Nega Maluca
Marchinhas de Carnaval
Racismo e desigualdade em “Nega Maluca” nas marchinhas
A marchinha “Nega Maluca”, tradicional no Carnaval brasileiro, vai além do tom divertido e revela questões profundas sobre racismo e desigualdade de gênero. A letra conta a história de um homem surpreendido durante um jogo de sinuca por uma mulher negra, que o confronta dizendo que ele é o pai de seu filho. O refrão, marcado pela repetição da negativa do homem (“não senhor”), evidencia a recusa de assumir a responsabilidade, algo que, no contexto histórico, era frequente entre homens brancos que engravidavam empregadas negras e depois negavam a paternidade.

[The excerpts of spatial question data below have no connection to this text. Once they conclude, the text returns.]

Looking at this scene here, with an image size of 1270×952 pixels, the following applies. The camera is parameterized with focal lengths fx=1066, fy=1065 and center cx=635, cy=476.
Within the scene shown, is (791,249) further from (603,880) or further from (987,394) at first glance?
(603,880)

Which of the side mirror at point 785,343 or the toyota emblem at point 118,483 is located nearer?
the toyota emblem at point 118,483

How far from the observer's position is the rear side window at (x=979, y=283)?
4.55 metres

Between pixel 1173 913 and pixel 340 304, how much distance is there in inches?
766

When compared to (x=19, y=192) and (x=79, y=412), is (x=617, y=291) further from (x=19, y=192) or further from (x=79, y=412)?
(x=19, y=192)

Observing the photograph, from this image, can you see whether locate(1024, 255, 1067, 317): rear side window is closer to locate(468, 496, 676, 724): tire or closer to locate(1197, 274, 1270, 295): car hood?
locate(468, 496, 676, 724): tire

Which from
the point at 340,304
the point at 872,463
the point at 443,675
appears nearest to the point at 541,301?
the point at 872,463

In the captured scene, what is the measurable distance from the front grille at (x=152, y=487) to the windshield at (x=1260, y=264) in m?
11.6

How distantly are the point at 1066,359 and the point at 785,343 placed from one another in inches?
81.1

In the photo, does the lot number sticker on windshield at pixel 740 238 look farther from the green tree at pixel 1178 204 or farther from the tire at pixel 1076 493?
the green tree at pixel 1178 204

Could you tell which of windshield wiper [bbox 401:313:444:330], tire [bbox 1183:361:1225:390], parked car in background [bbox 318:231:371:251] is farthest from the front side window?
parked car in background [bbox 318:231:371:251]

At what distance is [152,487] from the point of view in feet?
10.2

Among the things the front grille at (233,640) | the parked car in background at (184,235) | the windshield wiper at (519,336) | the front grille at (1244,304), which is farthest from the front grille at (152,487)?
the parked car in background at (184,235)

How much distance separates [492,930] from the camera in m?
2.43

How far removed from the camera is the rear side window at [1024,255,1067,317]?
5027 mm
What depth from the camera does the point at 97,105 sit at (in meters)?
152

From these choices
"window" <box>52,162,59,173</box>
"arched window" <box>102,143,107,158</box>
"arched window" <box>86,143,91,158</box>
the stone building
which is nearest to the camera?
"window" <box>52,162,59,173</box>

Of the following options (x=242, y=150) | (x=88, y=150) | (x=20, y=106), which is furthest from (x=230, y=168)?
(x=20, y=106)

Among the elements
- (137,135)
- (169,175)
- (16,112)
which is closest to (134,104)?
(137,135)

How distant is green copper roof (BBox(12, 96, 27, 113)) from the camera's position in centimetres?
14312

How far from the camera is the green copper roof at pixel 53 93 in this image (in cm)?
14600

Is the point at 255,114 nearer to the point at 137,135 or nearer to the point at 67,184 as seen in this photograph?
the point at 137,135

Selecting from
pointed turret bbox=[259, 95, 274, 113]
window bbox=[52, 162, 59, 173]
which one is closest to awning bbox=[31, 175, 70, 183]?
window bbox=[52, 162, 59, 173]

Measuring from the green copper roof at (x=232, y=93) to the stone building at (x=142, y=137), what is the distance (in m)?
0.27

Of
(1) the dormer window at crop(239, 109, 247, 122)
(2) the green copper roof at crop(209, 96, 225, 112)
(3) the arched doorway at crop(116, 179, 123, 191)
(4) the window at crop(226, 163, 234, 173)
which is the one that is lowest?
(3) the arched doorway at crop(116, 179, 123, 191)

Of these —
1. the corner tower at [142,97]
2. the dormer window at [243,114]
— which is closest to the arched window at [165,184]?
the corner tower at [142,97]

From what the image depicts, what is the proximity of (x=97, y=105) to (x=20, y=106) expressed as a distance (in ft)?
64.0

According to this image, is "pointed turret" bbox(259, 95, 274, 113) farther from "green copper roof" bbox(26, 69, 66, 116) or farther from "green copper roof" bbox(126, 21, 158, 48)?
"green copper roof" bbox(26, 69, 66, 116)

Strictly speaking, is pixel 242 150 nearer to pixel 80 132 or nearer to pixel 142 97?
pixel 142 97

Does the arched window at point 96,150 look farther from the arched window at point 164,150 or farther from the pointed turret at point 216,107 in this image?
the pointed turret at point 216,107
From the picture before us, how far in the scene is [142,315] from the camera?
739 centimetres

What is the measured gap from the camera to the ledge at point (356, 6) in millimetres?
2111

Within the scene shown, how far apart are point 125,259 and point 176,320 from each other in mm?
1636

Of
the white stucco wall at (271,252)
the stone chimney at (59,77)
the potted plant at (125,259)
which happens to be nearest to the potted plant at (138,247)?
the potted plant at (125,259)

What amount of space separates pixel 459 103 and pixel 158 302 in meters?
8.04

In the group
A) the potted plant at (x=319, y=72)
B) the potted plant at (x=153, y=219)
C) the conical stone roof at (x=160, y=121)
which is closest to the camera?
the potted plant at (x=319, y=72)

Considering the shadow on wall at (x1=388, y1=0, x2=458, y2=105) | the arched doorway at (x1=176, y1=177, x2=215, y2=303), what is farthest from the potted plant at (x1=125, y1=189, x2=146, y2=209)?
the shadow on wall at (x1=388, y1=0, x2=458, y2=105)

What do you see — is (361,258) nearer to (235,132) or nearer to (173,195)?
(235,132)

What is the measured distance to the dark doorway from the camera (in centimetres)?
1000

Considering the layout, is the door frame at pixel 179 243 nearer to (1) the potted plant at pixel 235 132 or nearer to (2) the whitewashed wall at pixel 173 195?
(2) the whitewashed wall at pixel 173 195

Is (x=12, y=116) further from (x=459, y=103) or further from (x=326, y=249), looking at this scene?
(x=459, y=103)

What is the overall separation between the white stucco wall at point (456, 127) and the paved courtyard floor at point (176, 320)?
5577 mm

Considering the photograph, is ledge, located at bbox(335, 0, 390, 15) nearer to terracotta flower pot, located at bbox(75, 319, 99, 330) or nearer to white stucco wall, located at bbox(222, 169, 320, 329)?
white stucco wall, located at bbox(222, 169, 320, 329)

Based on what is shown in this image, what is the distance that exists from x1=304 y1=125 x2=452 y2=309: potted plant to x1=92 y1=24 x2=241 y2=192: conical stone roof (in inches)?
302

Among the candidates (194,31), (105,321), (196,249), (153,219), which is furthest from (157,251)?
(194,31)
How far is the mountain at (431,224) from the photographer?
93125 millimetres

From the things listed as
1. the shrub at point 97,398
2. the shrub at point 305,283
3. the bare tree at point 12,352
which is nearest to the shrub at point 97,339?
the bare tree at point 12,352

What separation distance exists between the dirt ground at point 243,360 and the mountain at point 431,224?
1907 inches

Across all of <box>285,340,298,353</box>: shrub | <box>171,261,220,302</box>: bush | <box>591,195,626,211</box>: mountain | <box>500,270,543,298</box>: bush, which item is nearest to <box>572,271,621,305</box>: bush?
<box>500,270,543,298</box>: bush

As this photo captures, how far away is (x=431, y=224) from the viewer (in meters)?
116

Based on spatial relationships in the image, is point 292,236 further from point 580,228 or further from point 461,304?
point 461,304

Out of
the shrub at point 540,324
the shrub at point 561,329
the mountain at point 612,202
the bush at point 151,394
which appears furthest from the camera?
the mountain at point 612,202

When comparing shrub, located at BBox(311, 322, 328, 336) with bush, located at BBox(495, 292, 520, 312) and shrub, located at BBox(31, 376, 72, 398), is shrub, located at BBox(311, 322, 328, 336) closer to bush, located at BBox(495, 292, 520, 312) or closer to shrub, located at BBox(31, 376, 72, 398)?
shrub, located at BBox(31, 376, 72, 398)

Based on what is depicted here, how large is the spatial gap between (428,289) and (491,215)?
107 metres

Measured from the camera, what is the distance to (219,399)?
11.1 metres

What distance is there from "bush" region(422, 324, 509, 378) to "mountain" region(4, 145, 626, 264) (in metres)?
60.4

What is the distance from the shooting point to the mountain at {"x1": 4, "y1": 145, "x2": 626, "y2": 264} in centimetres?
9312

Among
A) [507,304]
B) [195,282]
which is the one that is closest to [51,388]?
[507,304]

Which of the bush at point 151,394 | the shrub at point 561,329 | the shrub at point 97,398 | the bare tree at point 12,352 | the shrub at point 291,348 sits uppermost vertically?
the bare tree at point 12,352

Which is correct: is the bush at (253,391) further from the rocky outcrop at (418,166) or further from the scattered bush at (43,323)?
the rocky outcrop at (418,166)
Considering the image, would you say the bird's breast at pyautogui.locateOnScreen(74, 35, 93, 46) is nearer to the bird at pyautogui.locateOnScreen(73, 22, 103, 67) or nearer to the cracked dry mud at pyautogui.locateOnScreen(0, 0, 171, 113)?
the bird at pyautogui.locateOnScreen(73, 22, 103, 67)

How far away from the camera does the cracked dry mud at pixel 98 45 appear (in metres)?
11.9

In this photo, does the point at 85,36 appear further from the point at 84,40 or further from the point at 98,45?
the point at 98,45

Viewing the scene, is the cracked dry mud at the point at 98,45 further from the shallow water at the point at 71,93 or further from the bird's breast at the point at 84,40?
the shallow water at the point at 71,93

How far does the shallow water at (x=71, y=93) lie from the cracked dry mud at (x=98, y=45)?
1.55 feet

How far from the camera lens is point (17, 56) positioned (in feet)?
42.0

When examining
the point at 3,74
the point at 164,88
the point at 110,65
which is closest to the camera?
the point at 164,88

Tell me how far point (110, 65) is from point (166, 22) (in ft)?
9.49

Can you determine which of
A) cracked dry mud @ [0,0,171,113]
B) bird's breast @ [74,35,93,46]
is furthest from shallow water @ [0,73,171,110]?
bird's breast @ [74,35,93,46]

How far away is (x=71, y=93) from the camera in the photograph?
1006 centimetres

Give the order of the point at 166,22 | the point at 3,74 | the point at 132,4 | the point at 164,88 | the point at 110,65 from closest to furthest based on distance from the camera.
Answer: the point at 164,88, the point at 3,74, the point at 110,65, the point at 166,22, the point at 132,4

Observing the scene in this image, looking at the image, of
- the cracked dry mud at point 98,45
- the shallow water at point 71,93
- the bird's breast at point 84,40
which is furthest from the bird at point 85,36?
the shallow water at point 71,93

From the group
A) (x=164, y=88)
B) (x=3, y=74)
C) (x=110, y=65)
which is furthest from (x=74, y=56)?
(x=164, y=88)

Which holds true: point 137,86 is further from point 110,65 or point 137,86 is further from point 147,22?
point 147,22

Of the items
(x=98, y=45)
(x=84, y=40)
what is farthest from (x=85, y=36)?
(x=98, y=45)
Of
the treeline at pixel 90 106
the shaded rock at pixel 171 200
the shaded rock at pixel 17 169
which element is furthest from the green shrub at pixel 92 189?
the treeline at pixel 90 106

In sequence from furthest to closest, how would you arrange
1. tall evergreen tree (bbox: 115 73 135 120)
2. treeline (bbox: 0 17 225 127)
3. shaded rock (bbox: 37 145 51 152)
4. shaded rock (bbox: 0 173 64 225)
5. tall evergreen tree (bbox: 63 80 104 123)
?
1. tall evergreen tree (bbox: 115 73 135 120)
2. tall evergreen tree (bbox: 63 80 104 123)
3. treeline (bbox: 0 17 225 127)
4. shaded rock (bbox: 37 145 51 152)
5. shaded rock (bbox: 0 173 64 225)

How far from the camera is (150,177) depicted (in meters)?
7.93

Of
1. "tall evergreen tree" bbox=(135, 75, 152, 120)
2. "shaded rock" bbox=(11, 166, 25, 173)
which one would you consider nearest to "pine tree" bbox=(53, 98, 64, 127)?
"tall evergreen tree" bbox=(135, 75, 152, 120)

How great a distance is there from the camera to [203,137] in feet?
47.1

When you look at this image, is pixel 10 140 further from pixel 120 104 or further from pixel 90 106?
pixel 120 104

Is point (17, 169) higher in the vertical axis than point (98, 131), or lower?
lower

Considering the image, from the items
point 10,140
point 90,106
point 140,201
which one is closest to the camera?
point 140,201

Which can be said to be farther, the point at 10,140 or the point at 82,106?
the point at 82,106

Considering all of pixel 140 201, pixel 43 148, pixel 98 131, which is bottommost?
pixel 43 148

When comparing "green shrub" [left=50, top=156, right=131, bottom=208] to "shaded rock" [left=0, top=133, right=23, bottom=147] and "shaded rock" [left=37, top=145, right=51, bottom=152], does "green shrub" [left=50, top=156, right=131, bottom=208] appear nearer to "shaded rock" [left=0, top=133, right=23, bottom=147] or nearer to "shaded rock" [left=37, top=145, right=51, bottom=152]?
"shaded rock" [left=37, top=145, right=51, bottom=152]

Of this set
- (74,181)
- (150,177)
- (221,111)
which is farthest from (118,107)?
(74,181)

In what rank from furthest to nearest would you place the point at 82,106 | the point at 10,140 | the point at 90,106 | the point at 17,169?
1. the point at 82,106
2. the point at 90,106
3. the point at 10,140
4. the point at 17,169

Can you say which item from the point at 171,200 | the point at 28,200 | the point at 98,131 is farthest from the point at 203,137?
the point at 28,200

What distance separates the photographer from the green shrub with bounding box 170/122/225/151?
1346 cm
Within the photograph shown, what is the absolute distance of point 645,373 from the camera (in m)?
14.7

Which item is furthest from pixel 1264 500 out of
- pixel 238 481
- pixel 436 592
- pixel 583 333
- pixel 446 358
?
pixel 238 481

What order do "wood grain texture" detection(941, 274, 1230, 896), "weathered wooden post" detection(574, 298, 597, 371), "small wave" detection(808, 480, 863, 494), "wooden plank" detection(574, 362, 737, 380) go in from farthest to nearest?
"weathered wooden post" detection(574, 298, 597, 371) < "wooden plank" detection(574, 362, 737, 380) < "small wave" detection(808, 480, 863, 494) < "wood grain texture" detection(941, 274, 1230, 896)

Apesar do ritmo animado, a música reforça estereótipos racistas e sexistas. O termo “nega maluca” já traz uma carga preconceituosa, e a letra retrata a mulher negra de forma pejorativa, tornando-a alvo de piadas e deslegitimando sua reivindicação por reconhecimento e direitos. Atualmente, “Nega Maluca” é vista de forma crítica, sendo citada como exemplo de marchinha que perpetua preconceitos e que precisa ser repensada nos carnavais. Assim, a canção expõe não só a negação da paternidade, mas também um retrato das relações desiguais e dos preconceitos presentes na sociedade brasileira da época.
O significado desta letra foi gerado automaticamente.